As nebulous as free culture is, however, you experience it all over the place. Popular file sharing communities (see OiNK and Demonoid, arguably the internet’s two most popular file sharing centers) are being shut down and wave after wave of their uses are being sued. Radiohead and Nine Inch Nails have left their record labels to make music outside of the industry’s limitations, the former giving away their newest album for free (more or less). A seventeen year-old received a free car and a consulting job in exchange for permitting Apple’s iPhone to work on networks other than AT&T. Musicians whose content consists of nothing more than the mixed-up content of others are filling venues across the country. YouTube, and innovations like it, such as Flickr, Google Video, and sendspace have changed the ways people view and create content and, perhaps more importantly, how much they feel they should pay for it.
A stuffy, abbreviated history of American copyright law, courtesy mostly of Wikipedia:
―1790: America enacts its first federal copyright act. It permits “maps, charts and books” to be copyrighted for seventeen years, with an option to renew if the creator is still alive. Until that period of time expired, people had to get an author’s permission to reproduce his maps or anything else he created with his printing press.
―1909: The copyright period is extended to 28 years and limited to works that have a notice of copyright ― i.e., a little note saying “this work is copyrighted!”― affixed to them.
―1976: Congress notes that, because technology had advanced so much since 1909, they should take a look at how copyright law has accommodated it. Congress overhauls the entire operation, extending the term of copyright to “the life of the creator plus fifty years.” The act also repeals the 1909 “notice of copyright” clause, meaning any work, formally published, automatically fell under its jurisdiction. It granted holders the rights to “reproduce, create derivative works, sell, perform or display” their work however they saw fit. This is basically the framework for modern copyright law, regulating everything from CD burning to how frustrated you’re allowed to get when you hear your favorite band on a commercial.
The act also introduces the concept of fair use wherein, based on a variety of factors, copyrighted material may be used without the notification or permission of its owner. Weird Al Yankovic, for example, has built a respectable career out of little more than a genius lyrical wit, virtuosic accordion playing and fair use.

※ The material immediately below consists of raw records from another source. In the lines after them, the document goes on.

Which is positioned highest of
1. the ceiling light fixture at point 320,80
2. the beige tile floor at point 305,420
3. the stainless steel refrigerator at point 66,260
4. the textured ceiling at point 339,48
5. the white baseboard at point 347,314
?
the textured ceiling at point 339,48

―1998: The Copyright Term Extension act, a/k/a the Sonny Bono Copyright Term Extension Act, a/k/a the Mickey Mouse Protection Act, extends copyright terms to “the life of the creator plus seventy years.” The CTEA also affected the terms of works published prior to the Copyright Act of 1976, extending their previously-untouched protection to 95 years. This effectively puts a freeze on works entering the public domain, the post-copyright legal zone that lets people do whatever they want with the work. This is what makes it legal to find free digital copies of early literary works
―2001: Cyberlaw expert Lawrence Lessig,seeing an inadequacy of the way fair use treats computer reproduction, founds Creative Commons, a licensing system that permits creators to chip away at the otherwise all-encompassing copyrights that are imposed upon their work.A creator can now choose precisely which acts require their permission (creating derivative works, etc.).